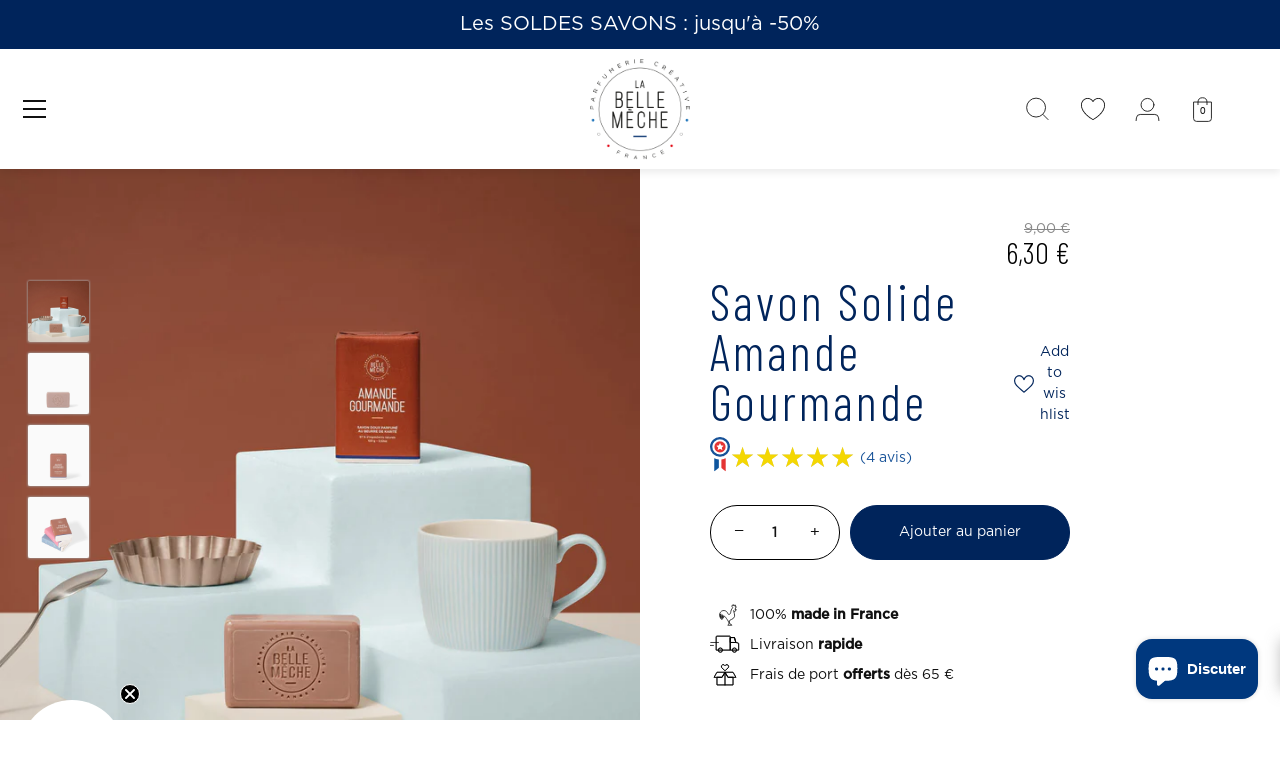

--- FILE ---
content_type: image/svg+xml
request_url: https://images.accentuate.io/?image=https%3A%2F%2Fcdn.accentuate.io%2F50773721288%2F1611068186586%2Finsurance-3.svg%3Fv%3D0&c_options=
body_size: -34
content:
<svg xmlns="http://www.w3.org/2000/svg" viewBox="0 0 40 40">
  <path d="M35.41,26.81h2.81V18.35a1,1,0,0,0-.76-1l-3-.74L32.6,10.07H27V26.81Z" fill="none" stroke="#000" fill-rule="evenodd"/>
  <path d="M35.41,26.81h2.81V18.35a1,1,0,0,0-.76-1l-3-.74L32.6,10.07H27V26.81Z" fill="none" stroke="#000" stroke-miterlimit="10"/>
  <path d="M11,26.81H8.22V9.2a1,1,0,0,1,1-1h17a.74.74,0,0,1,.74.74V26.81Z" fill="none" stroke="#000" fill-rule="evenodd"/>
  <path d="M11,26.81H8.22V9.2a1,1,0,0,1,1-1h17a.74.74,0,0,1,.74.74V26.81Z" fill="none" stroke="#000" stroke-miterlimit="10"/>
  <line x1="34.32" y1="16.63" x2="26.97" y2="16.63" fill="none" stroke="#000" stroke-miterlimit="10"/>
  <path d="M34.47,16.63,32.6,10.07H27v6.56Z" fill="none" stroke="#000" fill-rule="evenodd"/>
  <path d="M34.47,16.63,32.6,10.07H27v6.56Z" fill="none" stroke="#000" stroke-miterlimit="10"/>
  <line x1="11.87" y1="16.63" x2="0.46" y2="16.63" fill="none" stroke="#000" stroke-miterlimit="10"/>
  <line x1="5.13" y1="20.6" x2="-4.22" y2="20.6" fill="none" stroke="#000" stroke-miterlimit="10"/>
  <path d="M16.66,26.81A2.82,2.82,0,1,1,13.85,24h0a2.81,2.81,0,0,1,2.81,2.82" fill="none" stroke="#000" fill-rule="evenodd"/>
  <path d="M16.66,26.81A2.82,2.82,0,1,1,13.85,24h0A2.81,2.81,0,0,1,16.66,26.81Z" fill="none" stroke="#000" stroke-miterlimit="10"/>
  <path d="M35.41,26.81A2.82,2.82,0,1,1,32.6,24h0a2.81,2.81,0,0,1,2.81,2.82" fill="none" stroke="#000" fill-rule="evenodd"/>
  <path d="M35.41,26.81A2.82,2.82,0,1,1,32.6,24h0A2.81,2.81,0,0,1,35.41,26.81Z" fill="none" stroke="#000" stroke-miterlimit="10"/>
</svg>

------------

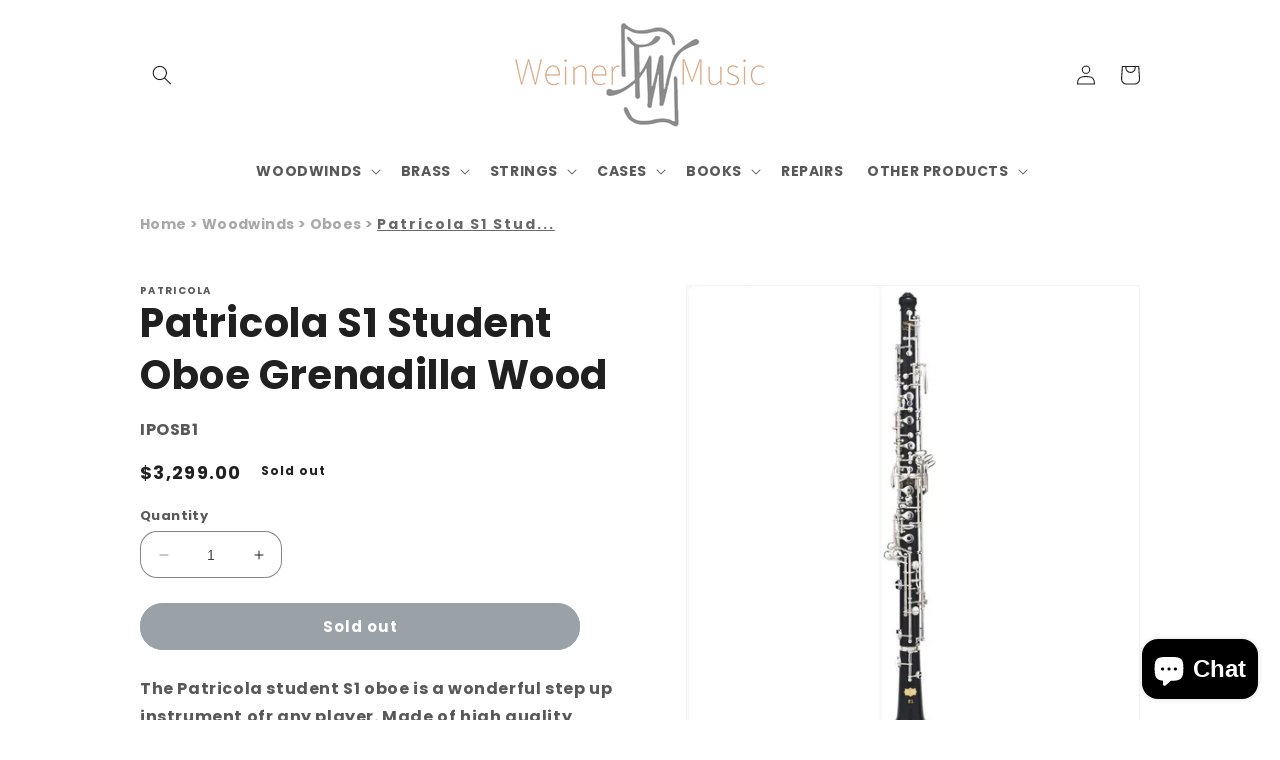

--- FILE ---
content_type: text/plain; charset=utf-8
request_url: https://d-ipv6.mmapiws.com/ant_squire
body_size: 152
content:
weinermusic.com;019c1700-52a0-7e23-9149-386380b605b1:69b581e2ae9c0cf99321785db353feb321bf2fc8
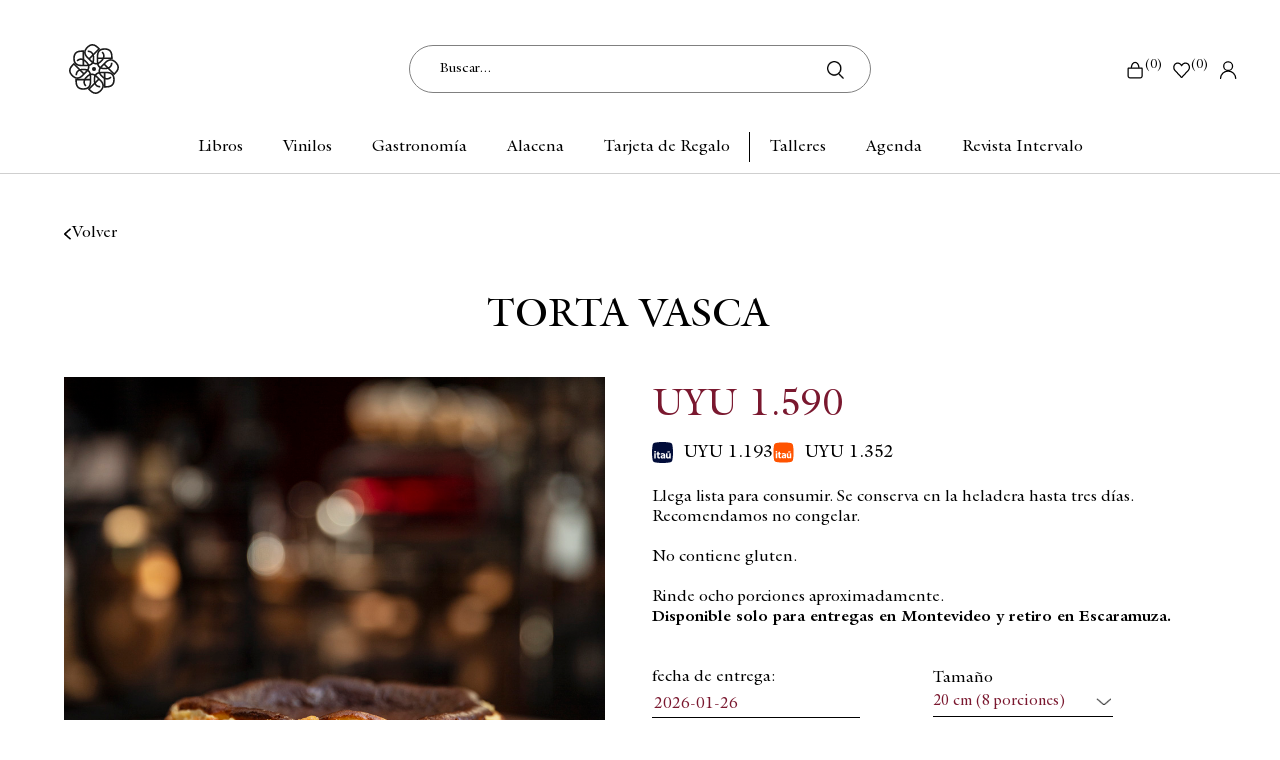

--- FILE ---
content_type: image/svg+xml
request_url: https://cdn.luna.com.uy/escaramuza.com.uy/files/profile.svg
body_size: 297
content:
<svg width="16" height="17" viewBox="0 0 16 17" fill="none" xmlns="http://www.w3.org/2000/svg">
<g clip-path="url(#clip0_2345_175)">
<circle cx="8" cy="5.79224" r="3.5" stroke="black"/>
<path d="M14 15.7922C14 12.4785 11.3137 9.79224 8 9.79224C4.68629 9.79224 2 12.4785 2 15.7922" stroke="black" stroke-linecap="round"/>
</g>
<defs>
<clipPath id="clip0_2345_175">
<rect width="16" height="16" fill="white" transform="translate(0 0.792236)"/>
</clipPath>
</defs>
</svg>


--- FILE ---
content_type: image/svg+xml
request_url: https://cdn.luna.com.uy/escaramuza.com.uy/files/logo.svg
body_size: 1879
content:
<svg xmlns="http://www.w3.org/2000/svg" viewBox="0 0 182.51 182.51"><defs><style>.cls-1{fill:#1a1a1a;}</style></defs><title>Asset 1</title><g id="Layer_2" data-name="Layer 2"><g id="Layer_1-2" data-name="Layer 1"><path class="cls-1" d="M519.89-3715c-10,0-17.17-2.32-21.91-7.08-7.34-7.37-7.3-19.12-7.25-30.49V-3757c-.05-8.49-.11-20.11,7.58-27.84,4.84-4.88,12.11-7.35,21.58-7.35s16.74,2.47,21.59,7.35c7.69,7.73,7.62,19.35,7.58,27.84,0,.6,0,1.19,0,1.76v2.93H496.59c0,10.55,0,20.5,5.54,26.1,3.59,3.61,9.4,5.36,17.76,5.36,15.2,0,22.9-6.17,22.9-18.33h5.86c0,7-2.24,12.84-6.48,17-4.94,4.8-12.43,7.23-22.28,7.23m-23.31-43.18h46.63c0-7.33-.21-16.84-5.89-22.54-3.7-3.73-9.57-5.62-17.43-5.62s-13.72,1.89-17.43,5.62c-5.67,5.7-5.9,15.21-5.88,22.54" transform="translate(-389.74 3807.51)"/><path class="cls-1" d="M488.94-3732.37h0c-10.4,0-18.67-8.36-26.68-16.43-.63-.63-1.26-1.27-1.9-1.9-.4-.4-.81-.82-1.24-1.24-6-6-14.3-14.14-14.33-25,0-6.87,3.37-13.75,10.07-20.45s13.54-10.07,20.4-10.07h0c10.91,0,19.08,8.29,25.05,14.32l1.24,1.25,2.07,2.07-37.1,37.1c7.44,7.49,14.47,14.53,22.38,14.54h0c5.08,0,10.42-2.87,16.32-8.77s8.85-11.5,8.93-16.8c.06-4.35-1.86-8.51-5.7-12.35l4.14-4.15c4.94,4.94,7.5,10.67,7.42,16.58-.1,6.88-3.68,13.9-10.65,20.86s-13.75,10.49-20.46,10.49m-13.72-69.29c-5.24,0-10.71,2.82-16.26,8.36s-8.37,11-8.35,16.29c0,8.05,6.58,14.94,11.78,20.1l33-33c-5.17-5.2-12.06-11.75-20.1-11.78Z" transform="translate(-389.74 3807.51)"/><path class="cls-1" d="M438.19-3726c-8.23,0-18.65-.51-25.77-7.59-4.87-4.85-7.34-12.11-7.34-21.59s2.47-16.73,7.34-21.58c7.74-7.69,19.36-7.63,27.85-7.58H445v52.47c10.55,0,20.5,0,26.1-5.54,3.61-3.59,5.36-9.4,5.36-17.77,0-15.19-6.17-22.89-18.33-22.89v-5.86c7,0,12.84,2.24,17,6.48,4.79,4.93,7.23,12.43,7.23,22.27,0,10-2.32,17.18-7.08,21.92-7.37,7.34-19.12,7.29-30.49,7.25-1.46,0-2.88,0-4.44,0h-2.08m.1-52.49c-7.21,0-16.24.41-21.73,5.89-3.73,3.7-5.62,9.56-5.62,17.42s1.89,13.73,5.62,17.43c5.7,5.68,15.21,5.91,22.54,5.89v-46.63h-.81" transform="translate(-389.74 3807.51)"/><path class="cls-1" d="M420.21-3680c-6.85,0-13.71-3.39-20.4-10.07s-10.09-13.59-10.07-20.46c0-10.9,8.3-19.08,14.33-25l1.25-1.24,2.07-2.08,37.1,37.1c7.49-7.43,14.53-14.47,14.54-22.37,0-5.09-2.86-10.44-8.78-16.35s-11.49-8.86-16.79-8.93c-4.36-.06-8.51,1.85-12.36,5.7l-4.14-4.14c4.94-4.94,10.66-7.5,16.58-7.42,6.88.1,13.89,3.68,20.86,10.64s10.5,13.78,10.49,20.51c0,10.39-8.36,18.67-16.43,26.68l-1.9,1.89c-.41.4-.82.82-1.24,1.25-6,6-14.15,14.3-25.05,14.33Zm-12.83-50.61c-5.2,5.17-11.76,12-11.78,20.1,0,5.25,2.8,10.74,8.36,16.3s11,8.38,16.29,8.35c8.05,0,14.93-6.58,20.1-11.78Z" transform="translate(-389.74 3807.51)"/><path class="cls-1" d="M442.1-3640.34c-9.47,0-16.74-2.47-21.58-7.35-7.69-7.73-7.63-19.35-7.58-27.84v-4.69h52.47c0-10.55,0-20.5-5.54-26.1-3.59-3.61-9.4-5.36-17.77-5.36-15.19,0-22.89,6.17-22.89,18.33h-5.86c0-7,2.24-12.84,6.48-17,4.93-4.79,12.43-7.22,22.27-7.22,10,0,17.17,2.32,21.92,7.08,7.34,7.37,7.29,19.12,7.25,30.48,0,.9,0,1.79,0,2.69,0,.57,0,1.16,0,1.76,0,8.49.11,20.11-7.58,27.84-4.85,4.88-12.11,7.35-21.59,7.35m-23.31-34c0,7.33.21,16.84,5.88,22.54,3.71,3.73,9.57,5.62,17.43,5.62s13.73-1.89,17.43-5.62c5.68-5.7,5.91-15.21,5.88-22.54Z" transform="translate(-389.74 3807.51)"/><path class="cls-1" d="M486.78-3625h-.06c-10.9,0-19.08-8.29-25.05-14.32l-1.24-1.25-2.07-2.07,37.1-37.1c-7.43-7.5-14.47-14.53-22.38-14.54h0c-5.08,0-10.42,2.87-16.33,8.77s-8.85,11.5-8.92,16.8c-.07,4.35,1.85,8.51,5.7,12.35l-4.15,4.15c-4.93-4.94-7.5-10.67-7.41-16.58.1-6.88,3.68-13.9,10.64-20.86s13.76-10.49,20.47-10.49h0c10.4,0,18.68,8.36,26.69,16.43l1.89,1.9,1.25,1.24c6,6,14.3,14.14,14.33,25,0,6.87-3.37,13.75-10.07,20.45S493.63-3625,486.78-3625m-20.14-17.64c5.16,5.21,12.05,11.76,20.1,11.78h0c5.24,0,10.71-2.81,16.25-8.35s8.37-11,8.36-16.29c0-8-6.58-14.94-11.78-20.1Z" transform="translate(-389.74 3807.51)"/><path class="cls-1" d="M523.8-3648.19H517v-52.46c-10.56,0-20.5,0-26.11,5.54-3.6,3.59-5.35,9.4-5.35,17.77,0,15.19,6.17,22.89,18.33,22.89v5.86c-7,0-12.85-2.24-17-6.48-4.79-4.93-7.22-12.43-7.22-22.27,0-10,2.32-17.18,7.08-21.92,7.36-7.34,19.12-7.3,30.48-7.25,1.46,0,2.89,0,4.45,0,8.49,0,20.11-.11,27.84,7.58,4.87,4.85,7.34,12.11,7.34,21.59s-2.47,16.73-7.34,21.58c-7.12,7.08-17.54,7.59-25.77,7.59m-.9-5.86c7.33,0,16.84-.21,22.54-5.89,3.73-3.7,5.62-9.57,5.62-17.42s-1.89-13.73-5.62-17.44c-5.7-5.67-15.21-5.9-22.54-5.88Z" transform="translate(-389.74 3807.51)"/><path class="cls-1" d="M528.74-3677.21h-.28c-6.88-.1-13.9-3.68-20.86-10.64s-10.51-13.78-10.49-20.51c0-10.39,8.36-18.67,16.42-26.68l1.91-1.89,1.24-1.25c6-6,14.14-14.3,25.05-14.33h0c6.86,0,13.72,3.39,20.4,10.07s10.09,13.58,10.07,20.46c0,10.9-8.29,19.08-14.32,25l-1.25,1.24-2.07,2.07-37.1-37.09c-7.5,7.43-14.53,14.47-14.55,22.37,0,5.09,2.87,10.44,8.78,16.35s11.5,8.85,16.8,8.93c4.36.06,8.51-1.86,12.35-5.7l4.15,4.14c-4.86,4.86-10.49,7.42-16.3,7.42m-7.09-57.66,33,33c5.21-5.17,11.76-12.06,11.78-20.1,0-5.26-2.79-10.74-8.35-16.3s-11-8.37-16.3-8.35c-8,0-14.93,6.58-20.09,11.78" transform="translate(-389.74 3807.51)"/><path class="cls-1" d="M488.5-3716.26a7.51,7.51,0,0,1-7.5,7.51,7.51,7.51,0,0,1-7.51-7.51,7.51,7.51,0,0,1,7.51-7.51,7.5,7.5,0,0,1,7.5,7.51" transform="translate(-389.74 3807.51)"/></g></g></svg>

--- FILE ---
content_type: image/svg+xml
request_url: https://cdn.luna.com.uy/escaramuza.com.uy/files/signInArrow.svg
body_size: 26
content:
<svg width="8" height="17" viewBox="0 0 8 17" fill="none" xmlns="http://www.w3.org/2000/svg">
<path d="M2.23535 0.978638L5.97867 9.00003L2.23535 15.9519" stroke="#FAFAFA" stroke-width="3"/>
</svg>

------------

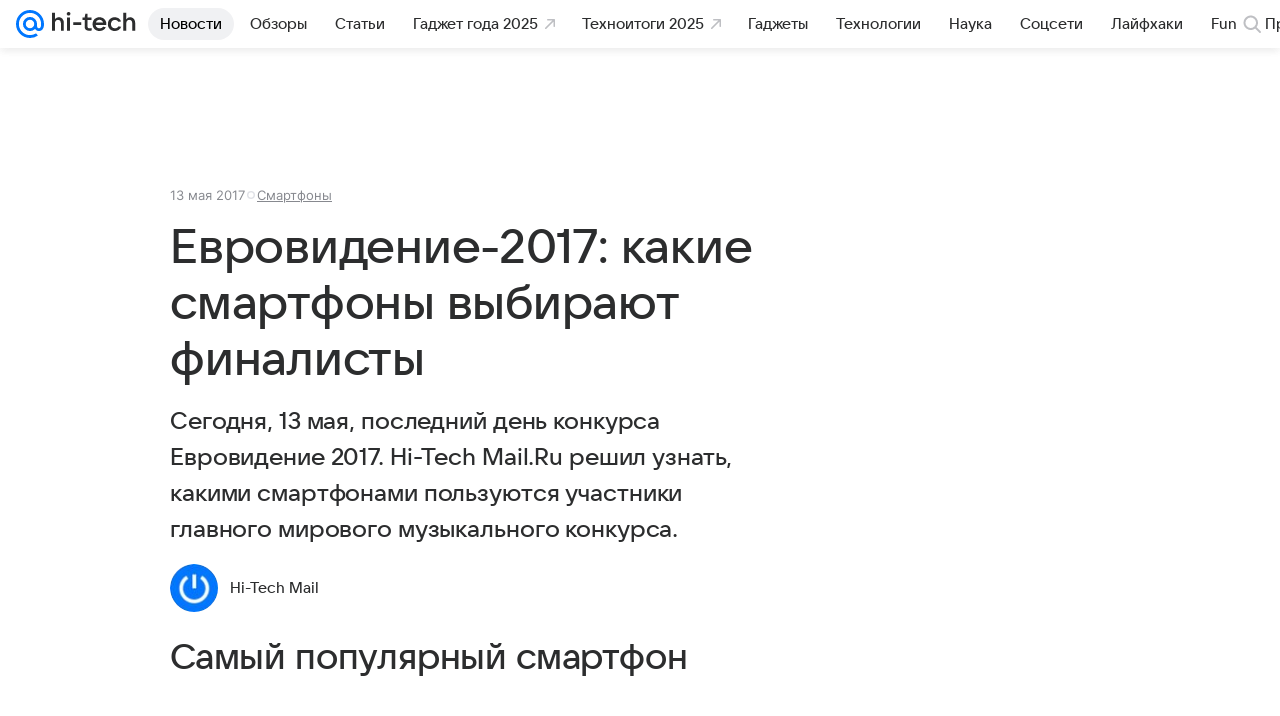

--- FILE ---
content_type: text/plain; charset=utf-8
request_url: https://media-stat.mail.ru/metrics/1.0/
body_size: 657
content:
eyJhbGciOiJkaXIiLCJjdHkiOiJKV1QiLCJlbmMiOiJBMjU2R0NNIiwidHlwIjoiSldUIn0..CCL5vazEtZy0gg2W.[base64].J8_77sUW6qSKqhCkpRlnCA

------------

WORK INSTRUCTIONS: Which of the lines above mention the word "width"? Pull those lines out.

ANSWER BOX:
<svg width="16" height="17" viewBox="0 0 16 17" fill="none" xmlns="http://www.w3.org/2000/svg">
<rect width="16" height="16" fill="white" transform="translate(0 0.792236)"/>
<svg width="8" height="17" viewBox="0 0 8 17" fill="none" xmlns="http://www.w3.org/2000/svg">
<path d="M2.23535 0.978638L5.97867 9.00003L2.23535 15.9519" stroke="#FAFAFA" stroke-width="3"/>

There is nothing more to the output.